Les passants, eux, ne semblaient pas être aussi émerveillés qu'Eliott. Ils marchaient mécaniquement sans jamais esquisser un sourire, ni porter autour d'eux un regard : le jeune garçon interloqué se dit alors que s'il avait la chance de sortir tous les jours il ne pourrait se retenir de regarder sans cesse en l'air, et tout en levant les yeux au ciel pour regarder les hauts arbres, il trouva beau les nuages qui s'y animaient. Les nuages avançaient très vite dans le ciel et Eliott se demandait où ils allaient et sans vraiment réfléchir le garçon, dans sa bulle, se mit à courir après des nuages qu'il n'atteindrait jamais. Sa mère cria son nom pour l'arrêter et Eliott s'arrêta, puis se retourna vers elle avec une bouche bée et des yeux ronds. Elle lui dit de penser à regarder où il avançait.
Alors Eliott descend le regard, et croise celui d'un sans-abris. Il fut étonné et demanda à sa mère qui était cet homme au visage brûlé par le soleil et assis par terre. Toujours pour le préserver de l'âpre réalité du monde, elle lui répondit que c'était quelqu'un qui préférait vivre dehors et Eliott pensa que c'était fabuleux qu'un homme puisse aimer tant la nature et la liberté qu'il préférât vivre dehors. Il se dit que cet homme à la longue barbe et aux vêtements étonnants devait être bien chanceux de n'étouffer entre aucun mur.

Alors l'enfant en passant devant l'homme lui lança un « bonjour »accompagné d'un grand et franc sourire tandis que le sans-abris surpris lui répondit d'un murmure.

Eliott et sa mère continuèrent leur promenade. Elle avait décidé très normalement de l'emmener au parc. Le garçon dans son enthousiasme roulait si vite qu'il bousculait tous les passants qui se retournaient ensuite vers lui abasourdis. Sa mère était terriblement gênée et s'excusait à chaque fois mais personne ne lui répondait et tous se contentaient de la toiser. Parfois même certains s'autorisaient à houspiller la pauvre femme. Cependant vous vous doutez que rien n'aurait pu arrêter Eliott dans sa course vers on ne sait où!
Une chose l'arrêta néanmoins : une longue file d'attente devant un haut bâtiment gris.

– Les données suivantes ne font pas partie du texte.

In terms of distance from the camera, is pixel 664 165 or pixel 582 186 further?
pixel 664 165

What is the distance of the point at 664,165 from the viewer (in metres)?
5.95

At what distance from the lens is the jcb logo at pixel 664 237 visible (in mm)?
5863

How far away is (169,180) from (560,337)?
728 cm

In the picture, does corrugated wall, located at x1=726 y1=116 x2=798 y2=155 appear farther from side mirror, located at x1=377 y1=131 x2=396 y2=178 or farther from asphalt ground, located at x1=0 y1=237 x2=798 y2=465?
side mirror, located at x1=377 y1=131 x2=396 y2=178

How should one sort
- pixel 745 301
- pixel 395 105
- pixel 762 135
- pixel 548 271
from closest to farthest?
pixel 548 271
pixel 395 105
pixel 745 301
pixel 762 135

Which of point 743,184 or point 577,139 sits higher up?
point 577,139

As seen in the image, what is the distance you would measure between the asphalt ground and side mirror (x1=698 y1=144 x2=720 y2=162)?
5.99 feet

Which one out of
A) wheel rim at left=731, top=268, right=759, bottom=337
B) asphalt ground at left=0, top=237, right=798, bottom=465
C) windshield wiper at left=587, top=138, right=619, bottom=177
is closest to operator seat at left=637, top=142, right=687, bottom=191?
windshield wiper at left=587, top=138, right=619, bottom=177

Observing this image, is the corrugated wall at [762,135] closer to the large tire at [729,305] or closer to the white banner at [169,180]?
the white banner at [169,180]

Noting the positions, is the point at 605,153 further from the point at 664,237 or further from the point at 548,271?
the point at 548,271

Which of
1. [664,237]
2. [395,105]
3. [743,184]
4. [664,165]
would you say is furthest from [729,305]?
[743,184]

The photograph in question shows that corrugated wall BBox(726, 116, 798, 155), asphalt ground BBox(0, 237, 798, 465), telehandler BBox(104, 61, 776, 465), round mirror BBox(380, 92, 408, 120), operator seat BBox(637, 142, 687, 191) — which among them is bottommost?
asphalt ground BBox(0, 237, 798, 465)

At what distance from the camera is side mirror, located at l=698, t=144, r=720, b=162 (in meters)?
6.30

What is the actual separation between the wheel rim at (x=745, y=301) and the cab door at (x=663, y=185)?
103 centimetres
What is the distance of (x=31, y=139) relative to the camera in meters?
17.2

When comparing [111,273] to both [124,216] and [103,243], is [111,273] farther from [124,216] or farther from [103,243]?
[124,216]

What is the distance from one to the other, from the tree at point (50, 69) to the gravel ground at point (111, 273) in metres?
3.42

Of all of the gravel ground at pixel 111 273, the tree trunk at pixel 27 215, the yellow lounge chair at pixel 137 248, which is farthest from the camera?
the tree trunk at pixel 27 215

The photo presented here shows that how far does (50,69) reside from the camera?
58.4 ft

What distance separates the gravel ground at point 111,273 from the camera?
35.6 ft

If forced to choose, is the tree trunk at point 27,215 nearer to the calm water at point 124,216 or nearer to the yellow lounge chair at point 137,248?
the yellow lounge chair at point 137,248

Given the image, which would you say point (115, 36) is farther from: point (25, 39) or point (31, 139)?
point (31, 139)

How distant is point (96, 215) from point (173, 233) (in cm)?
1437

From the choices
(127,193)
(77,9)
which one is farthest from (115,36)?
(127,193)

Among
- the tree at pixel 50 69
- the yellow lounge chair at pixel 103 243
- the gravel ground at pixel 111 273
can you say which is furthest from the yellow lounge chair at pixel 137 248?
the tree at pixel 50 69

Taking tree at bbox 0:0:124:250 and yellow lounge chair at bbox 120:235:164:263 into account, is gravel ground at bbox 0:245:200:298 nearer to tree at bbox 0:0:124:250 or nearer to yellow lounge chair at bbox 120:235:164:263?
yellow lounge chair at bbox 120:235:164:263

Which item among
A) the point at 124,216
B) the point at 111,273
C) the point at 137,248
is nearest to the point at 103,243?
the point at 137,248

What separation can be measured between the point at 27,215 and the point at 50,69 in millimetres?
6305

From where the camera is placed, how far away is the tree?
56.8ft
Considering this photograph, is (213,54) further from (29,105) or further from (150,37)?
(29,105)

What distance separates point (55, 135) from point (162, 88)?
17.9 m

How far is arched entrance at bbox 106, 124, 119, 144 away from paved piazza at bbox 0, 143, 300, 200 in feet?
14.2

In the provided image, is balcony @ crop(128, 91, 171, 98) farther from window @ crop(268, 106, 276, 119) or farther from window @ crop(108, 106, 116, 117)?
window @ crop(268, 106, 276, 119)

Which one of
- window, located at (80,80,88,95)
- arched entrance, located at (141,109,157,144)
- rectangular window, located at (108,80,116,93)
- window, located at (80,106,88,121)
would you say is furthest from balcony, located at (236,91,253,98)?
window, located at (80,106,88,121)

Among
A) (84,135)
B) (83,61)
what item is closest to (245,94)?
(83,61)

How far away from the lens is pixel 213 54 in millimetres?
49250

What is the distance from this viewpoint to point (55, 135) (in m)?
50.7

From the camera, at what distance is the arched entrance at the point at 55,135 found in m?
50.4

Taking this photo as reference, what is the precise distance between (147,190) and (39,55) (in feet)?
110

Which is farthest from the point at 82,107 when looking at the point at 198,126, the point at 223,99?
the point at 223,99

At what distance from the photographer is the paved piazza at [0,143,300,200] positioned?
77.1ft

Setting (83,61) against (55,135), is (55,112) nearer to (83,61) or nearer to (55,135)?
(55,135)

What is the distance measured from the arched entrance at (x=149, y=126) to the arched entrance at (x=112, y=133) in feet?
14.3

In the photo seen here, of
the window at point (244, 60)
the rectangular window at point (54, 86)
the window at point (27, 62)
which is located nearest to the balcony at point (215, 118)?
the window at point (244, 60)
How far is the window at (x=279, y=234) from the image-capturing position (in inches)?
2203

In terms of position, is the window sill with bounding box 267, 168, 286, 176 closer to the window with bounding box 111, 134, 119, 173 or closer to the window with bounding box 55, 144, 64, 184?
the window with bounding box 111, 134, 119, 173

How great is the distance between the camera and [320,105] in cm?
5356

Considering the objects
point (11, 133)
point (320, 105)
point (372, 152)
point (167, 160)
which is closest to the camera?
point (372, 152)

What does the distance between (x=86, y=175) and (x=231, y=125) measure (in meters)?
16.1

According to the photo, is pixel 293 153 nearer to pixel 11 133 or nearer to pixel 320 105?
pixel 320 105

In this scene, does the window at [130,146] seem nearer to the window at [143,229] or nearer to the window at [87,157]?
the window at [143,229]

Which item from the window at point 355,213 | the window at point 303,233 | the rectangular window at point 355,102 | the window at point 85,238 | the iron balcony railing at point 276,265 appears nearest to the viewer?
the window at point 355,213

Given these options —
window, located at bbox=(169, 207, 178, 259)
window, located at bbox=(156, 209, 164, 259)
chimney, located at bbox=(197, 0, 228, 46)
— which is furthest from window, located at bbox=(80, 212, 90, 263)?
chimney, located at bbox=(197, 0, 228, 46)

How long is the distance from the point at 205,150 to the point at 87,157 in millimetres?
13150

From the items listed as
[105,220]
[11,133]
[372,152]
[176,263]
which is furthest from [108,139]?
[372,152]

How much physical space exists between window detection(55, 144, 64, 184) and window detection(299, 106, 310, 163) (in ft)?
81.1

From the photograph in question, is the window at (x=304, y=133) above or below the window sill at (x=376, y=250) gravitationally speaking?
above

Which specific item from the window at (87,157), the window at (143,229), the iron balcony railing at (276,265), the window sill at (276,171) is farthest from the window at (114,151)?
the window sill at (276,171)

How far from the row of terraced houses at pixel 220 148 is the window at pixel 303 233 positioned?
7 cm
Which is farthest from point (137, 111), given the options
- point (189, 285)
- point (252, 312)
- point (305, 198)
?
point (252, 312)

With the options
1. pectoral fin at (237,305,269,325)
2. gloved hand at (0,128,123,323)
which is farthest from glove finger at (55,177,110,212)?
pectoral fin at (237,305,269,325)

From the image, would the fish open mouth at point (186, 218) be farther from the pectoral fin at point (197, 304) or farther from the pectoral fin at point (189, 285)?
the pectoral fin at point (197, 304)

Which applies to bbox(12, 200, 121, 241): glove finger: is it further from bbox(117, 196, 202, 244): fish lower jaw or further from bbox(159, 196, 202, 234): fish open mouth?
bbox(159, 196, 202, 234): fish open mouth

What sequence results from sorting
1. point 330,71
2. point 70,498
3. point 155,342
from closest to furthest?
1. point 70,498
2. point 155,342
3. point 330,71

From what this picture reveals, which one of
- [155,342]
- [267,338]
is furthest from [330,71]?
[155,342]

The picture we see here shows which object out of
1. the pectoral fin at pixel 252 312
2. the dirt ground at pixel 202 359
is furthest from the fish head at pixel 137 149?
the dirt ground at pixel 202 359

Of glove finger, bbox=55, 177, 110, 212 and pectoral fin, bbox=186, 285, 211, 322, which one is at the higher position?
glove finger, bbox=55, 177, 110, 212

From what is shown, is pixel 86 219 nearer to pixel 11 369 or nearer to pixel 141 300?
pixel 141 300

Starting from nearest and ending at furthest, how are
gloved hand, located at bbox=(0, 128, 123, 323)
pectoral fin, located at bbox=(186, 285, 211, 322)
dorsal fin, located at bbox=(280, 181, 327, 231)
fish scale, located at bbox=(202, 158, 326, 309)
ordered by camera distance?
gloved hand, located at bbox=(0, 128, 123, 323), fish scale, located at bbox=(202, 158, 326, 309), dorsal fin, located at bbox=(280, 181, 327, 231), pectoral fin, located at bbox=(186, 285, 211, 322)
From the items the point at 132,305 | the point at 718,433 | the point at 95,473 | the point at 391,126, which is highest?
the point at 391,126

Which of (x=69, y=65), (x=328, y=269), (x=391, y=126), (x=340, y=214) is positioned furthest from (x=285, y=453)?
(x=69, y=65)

La file d'attente s'étendait sur au moins quinze mètres. Le petit garçon se demanda ce que pouvait bien attendre tous ces gens. Était-ce un restaurant de haute gastronomie ? Eliott imagina les mets délicieux qu'on pouvait y manger, comme des frites ou des cordons bleus! Ou bien sinon une salle de jeux ! Non, non, encore mieux, un zoo ! En tout cas ce lieu devait être exceptionnel pour qu'autant de gens attendent afin d'y entrer ...

Démangé par sa naïve curiosité d'enfant, il ne put s'empêcher de demander à quelqu'un dans la file ce qu'ils attendaient tous et ce qu'il y avait dans ce curieux lieu appelé « CAF ». La femme d'une cinquantaine d'années à qui il s'adressait le regarda hagarde. Surprise par cette énorme bulle parlante, elle ne lui répondit pas tout de suite, alors Eliott répéta sa question. Enfin elle finit par lui répondre : « J'attends l'argent que l'on me doit !» Soudainement, elle avait pris un ton de voix légèrement énervé qu'Eliott interpréta comme l'ennui de devoir attendre aussi longtemps et il la comprenait très bien car lui aussi était très impatient.
Sa mère arriva alors et lui dit : « Voyons Eliott, tu vois bien que tu déranges la dame. Viens on s'en va. Encore désolée madame ! » Mais la femme détourna le regard avec un sourire faussement poli et ne lui répondit pas. « Tu te rends compte maman comme ce lieu a l'air génial ?! On y donne de l'argent ! On peut y aller s'il-te-plaît maman ?
- Non Eliott, peut-être plus tard. Tu n'as pas besoin d'argent toi. On va aller au parc. Tu vas voir comme c'est bien ! »
Alors Eliott suivit sa mère jusqu'aux Buttes Chaumont.

Une fois entré dans le parc, Eliott n'en crut pas ses yeux : comme c'était beau ! Par réflexe, il voulut faire un câlin à sa mère afin de la remercier mais il oublia sa bulle et la renversa. Son enthousiasme ne s'estompa pas pour autant car le ciel était bleu, les arbres dansaient au vent et le soleil se reflétait dans le lac qui scintillait comme recouvert d'or.